(SOURCE PASSAGE):

Comments (0) Africa, Business, Leaders

At just 29 years old, Oniru has achieved more in the last decade than many people do in a lifetime. She grew up partly in Nigeria, and partly in the USA, which provided her with a unique mix of cultural experiences and educational background. She moved to the US with her family at the beginning of high school, after which she completed a business administration degree at North Carolina A&T University in 2008.

Wall Street, Banking and Life in New York

After university, she was recruited to Wall Street where she spent two “exhilarating” years at Bank of America Merrill Lynch as a Senior Analyst. Africa was still on her mind however, and she always knew she would return to her homeland. During her years at Wall Street, she also served as the co-founder and president of the Network of African Professionals in New York City. Following her success in New York, she accepted a role with the Bank of Nigeria as a Senior Supervisor which she eventually gave up to complete her Master’s degree at Emory University, Atlanta. During her years in the business world Oniru traveled to over 50 cities in four different continents. This exposure to different industries, cultures and environments was instrumental in the development of her later business. She had aspirations to connect Africa with the rest of the world through something she loved: Fashion.

(PROVIDED MATERIAL):

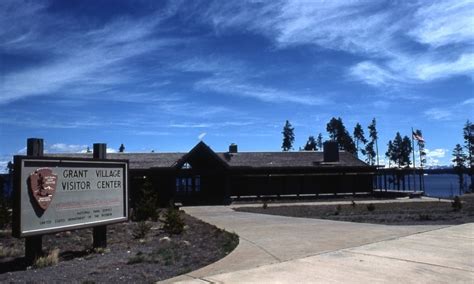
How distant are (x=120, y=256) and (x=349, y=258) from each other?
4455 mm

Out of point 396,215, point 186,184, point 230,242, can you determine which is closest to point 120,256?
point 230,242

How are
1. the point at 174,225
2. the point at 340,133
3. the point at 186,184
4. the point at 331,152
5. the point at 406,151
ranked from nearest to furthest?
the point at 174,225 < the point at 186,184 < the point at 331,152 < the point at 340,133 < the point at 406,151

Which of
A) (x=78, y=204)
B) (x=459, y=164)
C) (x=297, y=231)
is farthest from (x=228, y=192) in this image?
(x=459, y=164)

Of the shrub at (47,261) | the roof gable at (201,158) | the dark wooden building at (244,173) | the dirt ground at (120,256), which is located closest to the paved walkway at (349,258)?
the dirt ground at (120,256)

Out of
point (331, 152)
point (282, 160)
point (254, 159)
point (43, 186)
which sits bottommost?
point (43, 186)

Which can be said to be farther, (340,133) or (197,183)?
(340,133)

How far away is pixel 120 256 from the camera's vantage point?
---
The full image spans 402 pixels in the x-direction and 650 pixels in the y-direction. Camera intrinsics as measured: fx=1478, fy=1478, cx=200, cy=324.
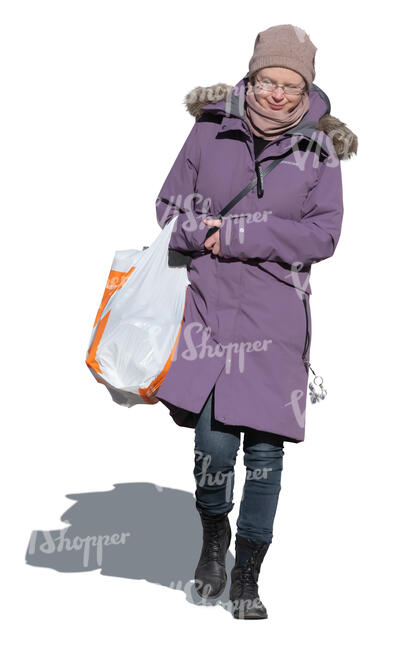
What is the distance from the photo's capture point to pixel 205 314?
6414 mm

(GIVEN TASK):
Carry the profile of Oniru forward from its last sentence. The entries come from a separate source.

(OUTPUT OF THE TASK):
Unfulfilled by the Corporate World

The majority of the business plan for Dressmeoutlet was finalized while she was completing her Master’s degree at Emory. She had spent several years working for fortune 500 companies in both the USA and Nigeria and had established herself in the corporate world. Despite holding prestigious roles and earning a substantial salary, she says she never felt 100% comfortable in this environment. She felt ill at ease living in a materialistic, corporate environment, knowing the poverty rate was over 65% in her native Nigeria. She took her financial experience and business acumen and established her e-commerce fashion startup in January 2016. It has been referred to as “the Amazon of the fashion world” and essentially connects retailers and consumers via a giant online shopping database. After just six months of operation it has customers in over 15 different countries including the US and France. Although it showcases apparel, accessories and beauty products from all over the world, it strongly favors African producers, which is the motivation behind the company. Oniru wants to create global visibility for African products while creating employment and opportunities for people throughout the continent.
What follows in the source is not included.